Layer four: post deployment monitoring. After content goes live, I watch for signals. Did the page get indexed? Did anyone link to it? Did it generate any inbound traffic? These signals close the loop between "we shipped" and "it worked."

The stack is simple. But nobody tells you to build it. The agent vendors sell you on "set it and forget it." That is a lie for anything customer facing.

Three Failure Patterns I Did Not See Coming

After six months, three patterns emerged that were not obvious at the start.

The agent learns my slop. If I write a bad prompt, the agent amplifies it. Vague instructions produce vague output. This sounds obvious, but it compounds. A slightly weak research brief becomes a mediocre draft becomes a forgettable published post. The failure is not at the final step. It is in the brief. The agent faithfully executes the weak signal.

Agents drift when left alone. The prompt you wrote in January will not produce the same output in June. Models change. APIs update. New data patterns emerge. Without periodic recalibration, agents slowly wander off target. I now run a calibration check every two weeks on every active agent. Compare recent output against a golden set. If something shifted, fix it before the drift becomes visible to customers.

Coordination failures are more common than individual failures. When eight agents hand off work to each other, the failure is rarely "agent four produced garbage." It is "agent two passed incomplete context to agent five, which made a reasonable but wrong decision." The most valuable debugging technique is not checking individual agent output. It is tracing the handoff.

The Architecture That Survived

I started with a flat architecture. One agent does research. One does drafting. One does QA. They passed work forward like an assembly line.

That broke in month two. The QA agent would reject a draft, send it back, and nobody tracked the revision state. Drafts got stuck. Agents waited for each other. The queue backed up.

What works now is a hub and spoke pattern. A coordinator agent owns the pipeline state. Specialized agents do the work and report back. The coordinator tracks what is pending, what passed, what failed, and what needs human input.

The coordinator does not make content decisions. It manages workflow state. This separation, state management from content judgment, is the single most important architectural decision I made.

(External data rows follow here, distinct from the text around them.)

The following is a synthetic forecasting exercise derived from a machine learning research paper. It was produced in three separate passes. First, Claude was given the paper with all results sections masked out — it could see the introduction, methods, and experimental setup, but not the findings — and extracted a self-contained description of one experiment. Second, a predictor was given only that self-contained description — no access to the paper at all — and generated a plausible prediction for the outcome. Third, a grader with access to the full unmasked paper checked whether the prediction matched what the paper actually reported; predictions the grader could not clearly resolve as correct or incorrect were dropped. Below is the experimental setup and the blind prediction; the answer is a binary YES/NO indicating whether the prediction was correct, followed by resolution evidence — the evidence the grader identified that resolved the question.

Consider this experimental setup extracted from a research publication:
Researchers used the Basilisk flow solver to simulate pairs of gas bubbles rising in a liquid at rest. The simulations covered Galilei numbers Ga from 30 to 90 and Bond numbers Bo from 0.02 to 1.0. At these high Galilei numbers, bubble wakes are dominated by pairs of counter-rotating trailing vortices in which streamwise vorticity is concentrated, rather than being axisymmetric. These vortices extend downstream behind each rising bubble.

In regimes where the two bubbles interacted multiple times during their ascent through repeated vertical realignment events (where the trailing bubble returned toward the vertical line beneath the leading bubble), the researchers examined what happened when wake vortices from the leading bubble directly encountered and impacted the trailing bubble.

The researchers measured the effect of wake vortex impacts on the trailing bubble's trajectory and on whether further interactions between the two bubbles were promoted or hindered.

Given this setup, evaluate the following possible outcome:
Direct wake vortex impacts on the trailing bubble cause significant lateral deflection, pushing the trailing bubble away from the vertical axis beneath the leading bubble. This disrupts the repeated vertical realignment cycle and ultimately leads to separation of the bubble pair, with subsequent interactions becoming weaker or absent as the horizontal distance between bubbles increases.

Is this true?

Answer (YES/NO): NO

What This Means for Marketing Teams

If you are building or buying agentic marketing tools, start with evaluation before you start with agents.

Define what good output looks like for your specific use case. Create ten examples. Then five examples of "close but wrong." Then five examples of "completely wrong." If you cannot articulate the difference between these categories, an agent cannot either.

Build the deterministic checks first. They are cheap and they catch the obvious failures. Add trace review second. Add human gates for anything customer facing.

And do not trust task counts. An agent that publishes fifty posts a month is not necessarily more valuable than one that publishes five posts that actually drive results. Measure work, not activity.

The agents are still running. They will wake up tomorrow and do their jobs. The difference between month one and month six is not that the agents got smarter. It is that the system around them got harder to fool.